In ‘62, freshmen were ineligible for varsity competition; yet I'd anticipated a challenging schedule of dual-meet matches and tournaments for the Pittsburgh freshman team — we would have been a winning team. But Johnson and Heniff and Warnick and O'Korn and Carr were either academically ineligible or nursing injuries, or both; what there was for a freshman wrestling schedule was canceled. The
only
competition I would see, until the year-end tournament — the Freshman Eastern Intercollegiates at West Point — was the considerable competition in the Pitt wrestling room. And I could easily predict my future, if I stayed at Pittsburgh. I would be a backup to Johnson or Heniff or Warnick (or to all three); later, I would be a backup to whatever talented freshmen would enter
next
year's wrestling room with the new freshman class. I would
always
be a backup. When one of the starters was sick, when he was hurt or couldn't make weight, I would sneak into the lineup; and there was little doubt what my role would be then — it wouldn't be to win but to not get pinned. It would be, at best, a career spent facing Vincent Buonomano — like my first time in the pit.

It was what success I had met with in the pit —
after
the beating by Buonomano — that made the backup role hard for me to bear. At Exeter, I had been a three-year starter. Years later, as a coach, I had the highest respect for the backup wrestlers on good wrestling teams; they were what made the teams good —
as teams.
They were the necessary workout partners who could have been starters at a smaller school, in a less competitive program. But once I'd been part of a program like Pittsburgh's, I couldn't have been satisfied with anything less; nor was I wise enough to recognize the distinction of backing up a wrestler of Mike Johnson's quality. Instead, I was disappointed in myself — in my limitations. I wanted to leave Pittsburgh, but there was nowhere else I wanted to go.

For once I was not struggling academically; yet, for the first time, I was lazy (academically), too. I worked hard in the wrestling room, but — without any outside competition — I couldn't see my own improvement as a wrestler. I could only see that I wasn't improving against Moyer or Johnson or Heniff or Warnick, or Carswell or Caswell — whatever the strong redhead's name was. And I was bored with everything
but
the wrestling; to simply
see
more of it — since I couldn't compete — I asked Coach Peery to take me on varsity road trips as the team manager. Rex took me; he knew I was discouraged, and he was being kind to me — I was an easily distracted manager. (Daydreamers have pathetic managerial skills.)

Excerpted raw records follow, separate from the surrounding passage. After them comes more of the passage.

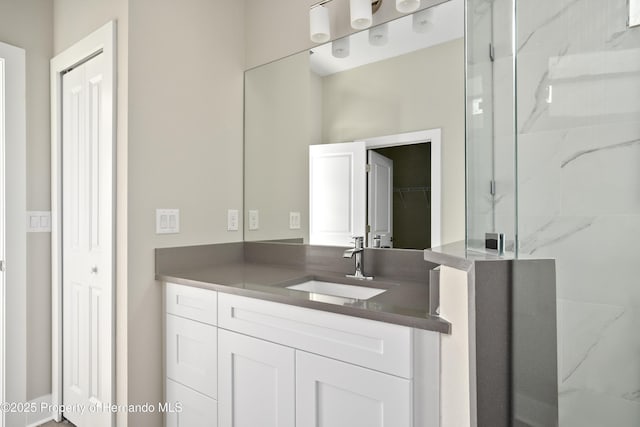 full bathroom featuring vanity and a marble finish shower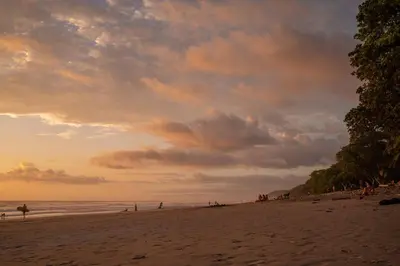 a group of people on the beach at sunset at Surf Casitas - High Tide Bungalow in Santa Teresa Beach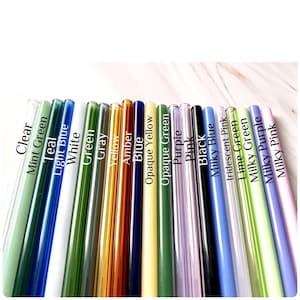 May include: A collection of colorful glass straws in various shades, including clear, green, blue, yellow, purple, and pink. Each straw is labeled with its color name in white text. The straws are arranged diagonally.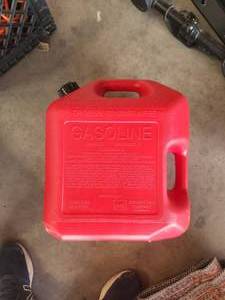 lot 263 image: Red 5-gallon gas can
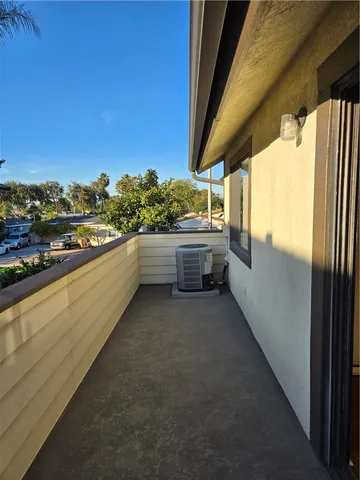 a view of balcony and kitchen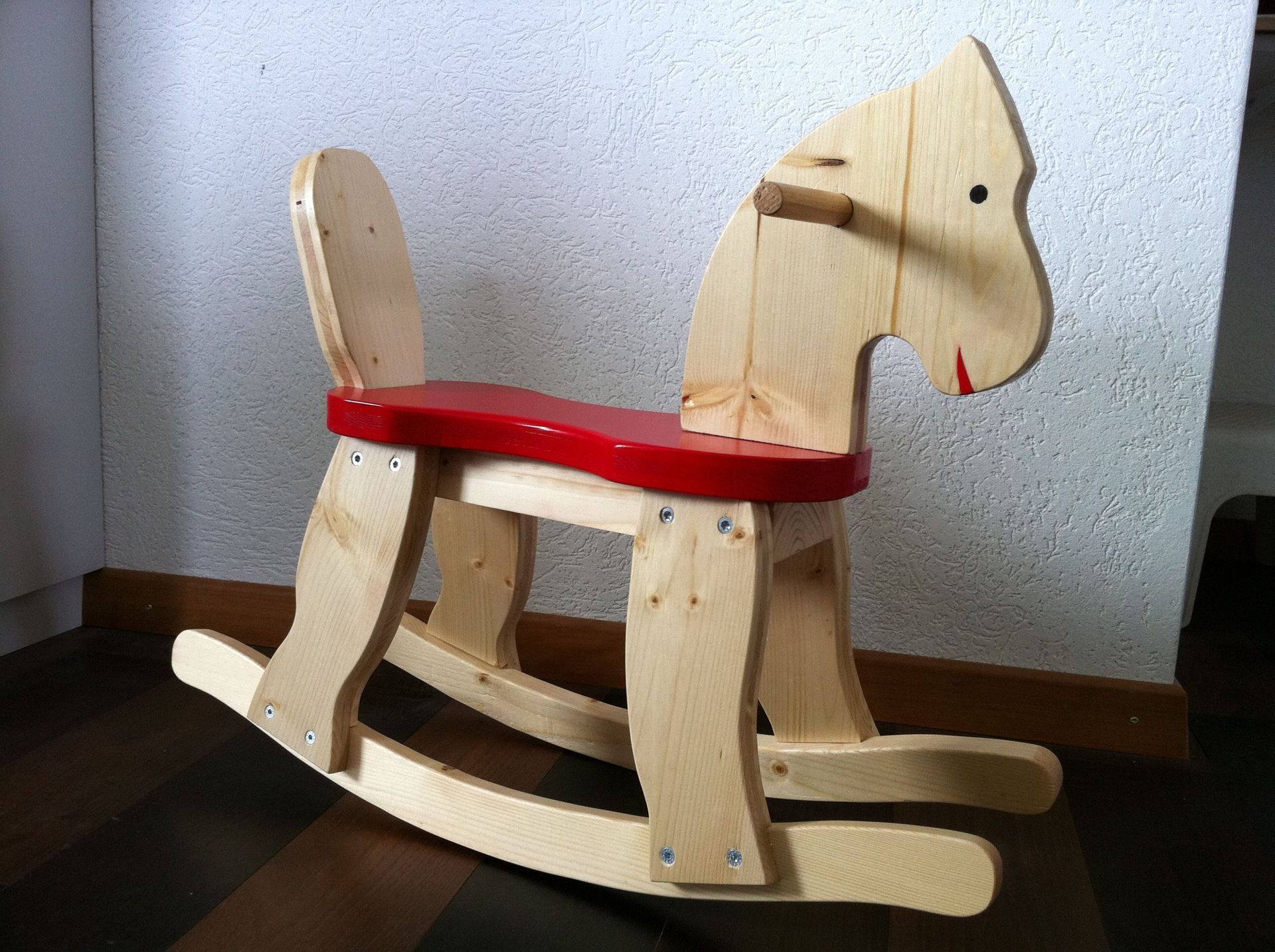 Stump AG Holzbau - Schaukelpferd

Rex Peery was always kind to me, except once when he cut my hair. We were traveling — we were in the training room at either Navy or Maryland — and he'd warned me earlier to get a haircut. I wasn't being in the slightest rebellious; I'd just forgotten to do it — I would have done anything to please Rex.

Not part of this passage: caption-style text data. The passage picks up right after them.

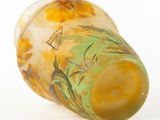 underside view of a glass vase with a yellow and green design on it
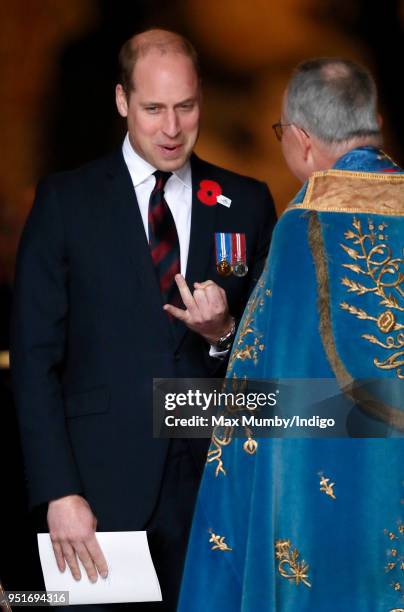 Prince William, Duke of Cambridge talks with the Dean of Westminster, The Very Reverend Dr John Hall as he attends an Anzac Day Service of...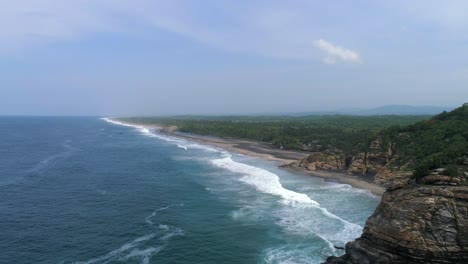 Aerial-pull-back-drone-shot-of-La-Ventanilla-with-rock-formations-and-waves,-Oaxaca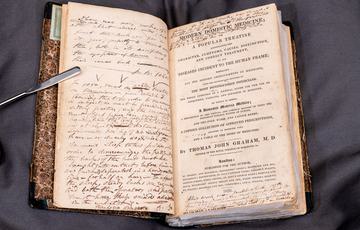 Photo of an open book, with printed text as well as hand-written notes added across the pages.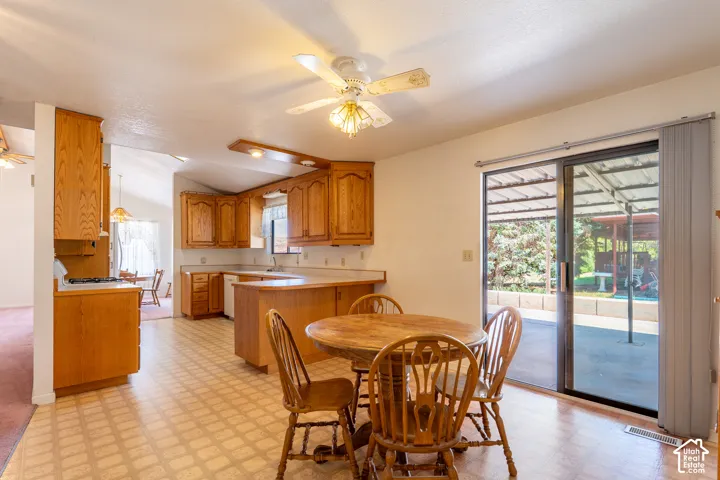 Functional kitchen featuring wood cabinetry, white countertops, and integrated appliances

Coach Peery put a surgical basin on my head — it was a bowl, but not a round one — and he cut my hair with a pair of snub-nosed shears, of the kind used for removing adhesive tape from injured ankles and knees and shoulders and wrists and fingers … and whatever else could be taped. (By the end of a wrestling season, almost everything was taped.) All things considered, it wasn't a bad haircut — Rex would never try to make anyone look foolish. Besides, emblematic of my experience at Pitt, I had brought the haircut on myself.

The Hundred-Dollar Taxi Ride

It was about that time when I started smoking — just a little bit, although a little more than Sherman Moyer. Maybe Moyer had inspired me; if I couldn't get out from under him on the mat, at least I could outsmoke him. It was a stupid way to try to say good-bye to wrestling, which I wouldn't say goodbye to until I was 47 — whereas I would quit smoking almost as soon as I started. Most self-destructive behavior is simply ridiculous — never mind how complexly compelled by personal demons. Given my limited talent, I could ill afford to undermine one of my few advantages as a wrestler — before I started smoking, I was in fanatically good shape.